When “Shared Publicly” is enabled, the video sharing will work as it does today.
When “Require Authentication” is enabled, we authenticate a user before they are allowed to view the video file. Here is the authentication strategy:
- A end-customer either requests the video be shared with them at the end of the ICwhatUC session, or the Technician presses the Share button and enter a phone number or email address to share the video with.
- The person receives the shared video hyperlink, and they click on it to play the file.
- The person will have to verify their phone number or email address to verify they have authorization to watch the file.
- A specific PIN code (valid for 60 minutes) will be provided to the email address or phone number. The message that is used to share the PIN is customizable with the Workspace General Settings just like the “Session created SMS text” and the “Session playback SMS text”.
- The person will have to enter the specific PIN code in order to review the video.

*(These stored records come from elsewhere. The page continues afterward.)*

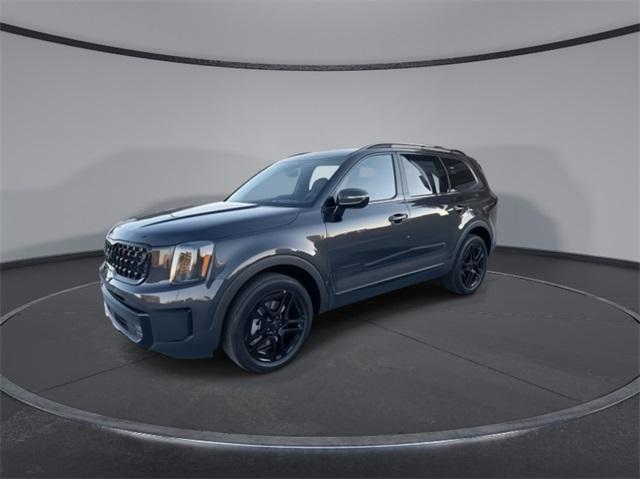 new 2025 Kia Telluride car, priced at $54,625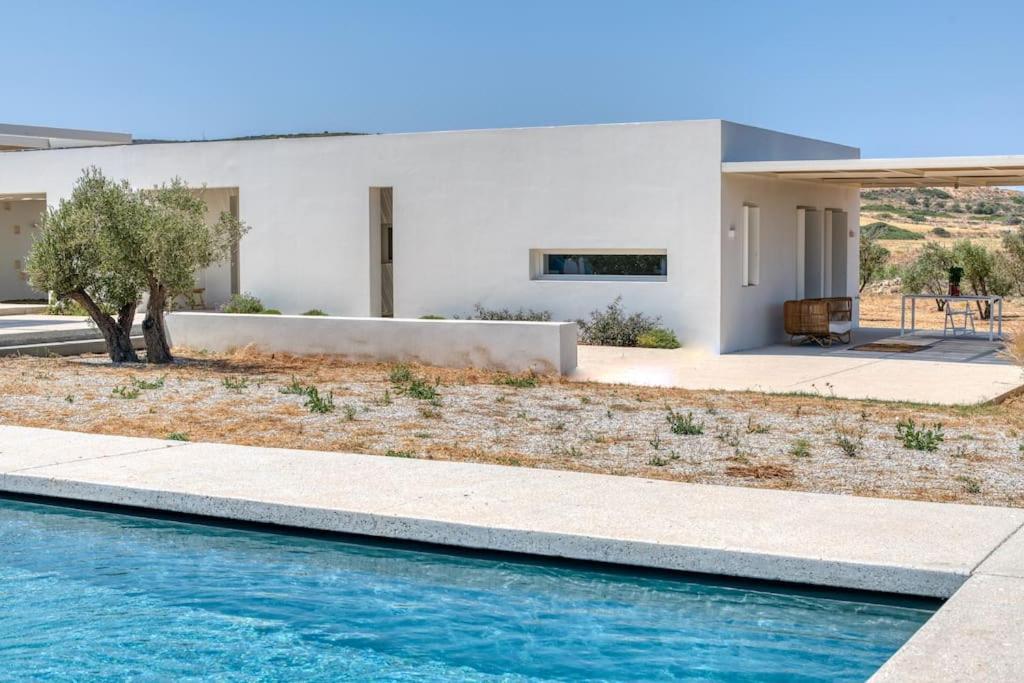 Villa Lampsi - Spacious & Modern Isterni  Exteriér fotografie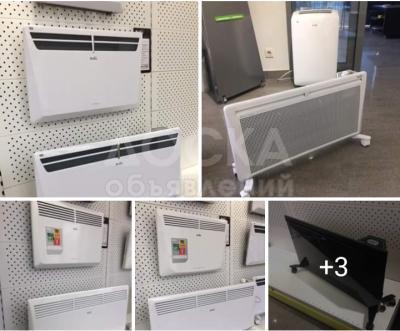 Обогреватели электрические конвекторы Фирмы""BALLU""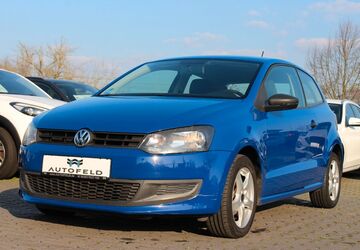 VW Polo 79.200 km 5.950 &euro; Ladenburg 68526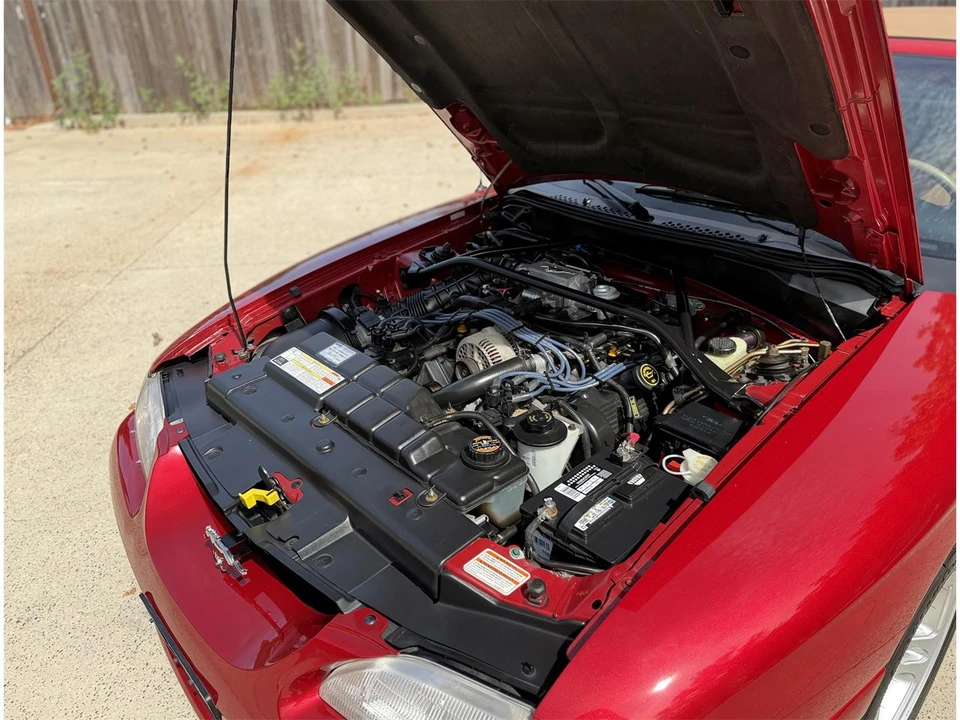 1996 Ford SN95 Mustang - Image 27 of 31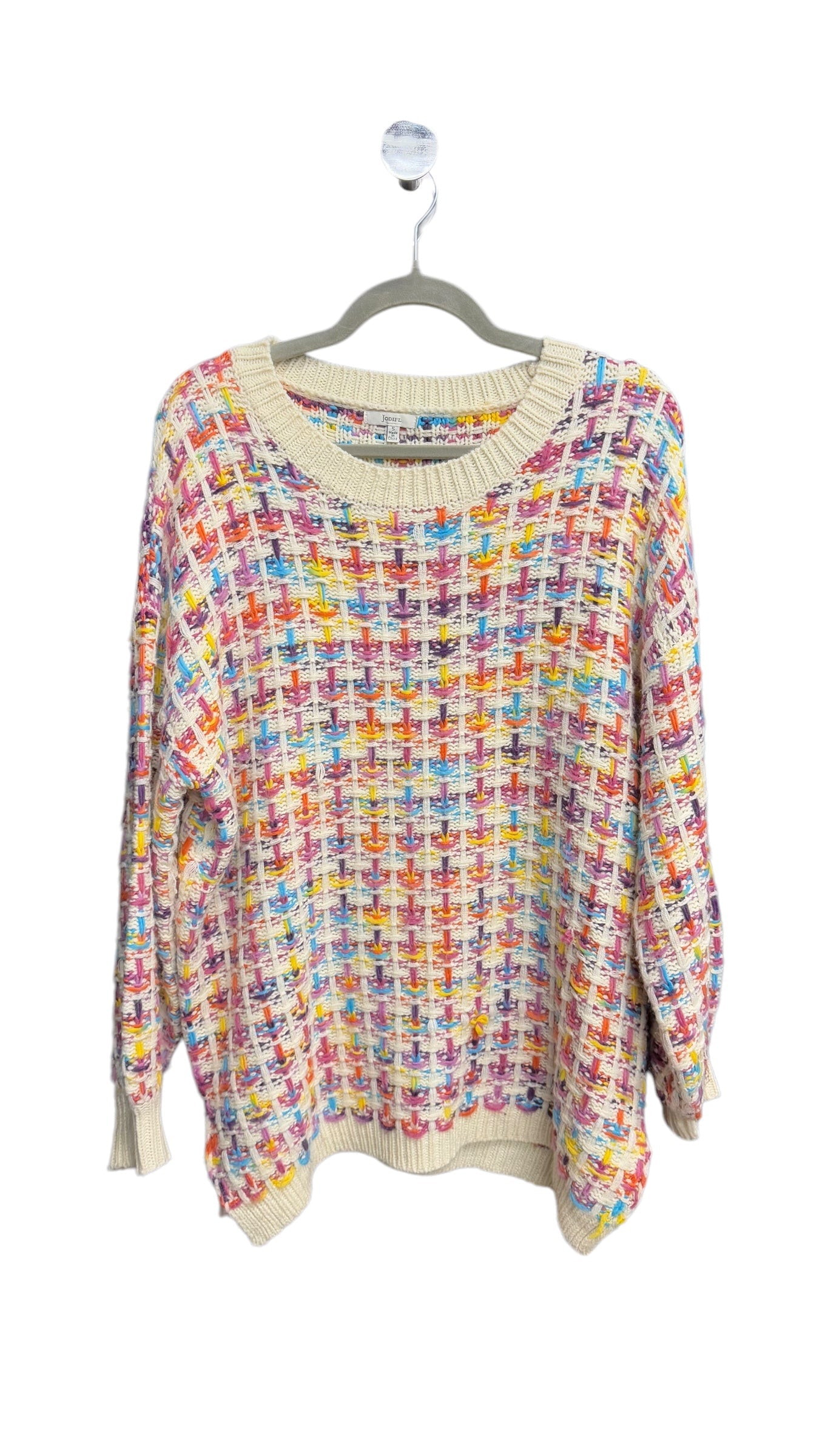 Sweater By Jodifl In Multi-colored, Size: S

All external video reviews are also logged in a “Video Reviews Log”.
Security Changes Requests
Enforce Password Rules
In order to provide enhanced security, ICwhatUC has added a configuration setting within the Workspace, in the General Settings, to enable password rules. The following password rules are enforceable:
- Password control specifications must ensure that users are required to change passwords at least every XXXX days (number of days is configurable)
- Passwords must be a minimum of XXXX characters in length (number of characters is configurable)
- Passwords must contain at least one lowercase alphabetic (true/false)
- Passwords must contain at least one uppercase alphabetic (true/false)
- Passwords must contain at least one numeric (true/false)
- Passwords must contain at least one special character (true/false)
- Passwords must not be reused for a minimum of XXXX iterations (number of iterations is configurable)
- Passwords must not contain more than the same 3 characters in sequence
- Passwords resets must be limited to a minimum frequency of 1 reset per day;
- XXXX failed logins in a row should cause a minimum of a 5 minute lockout (number of failed logins is configurable)
Back End Change Requests
Deletion Audit Trail
We have built a log of all videos that are deleted within an ICwhatUC workspaces in a “Deleted Videos Log”. This log includes the following information:
- ICwhatUC Workspace
- Date & Time of video call
- ICwhatUC Technician/Admin
- Phone number of end-user
- ICwhatUC Session hyperlink (to prove it no longer works)
Team Members Management Change Requests
We have created a simplified Team Members tab. The “Account” column has been renamed to “Status”, and shows a text status of either “Pending Activation”, “Enabled” or “Suspended”.
The functionality for an Administrator to Enable or Suspend an account has be moved to the “Edit User” screen.
Additional details on the Update User screen include:
- The “Change Password” button appears as a button.
- The Enable button is only enabled if the user has not activated their account, or their account has been suspended.
- The Suspend button is only enabled if the user’s account is Active.
- If the Administrator presses the Enable button, a Password Reset email is sent to the user so they can set their password for their account.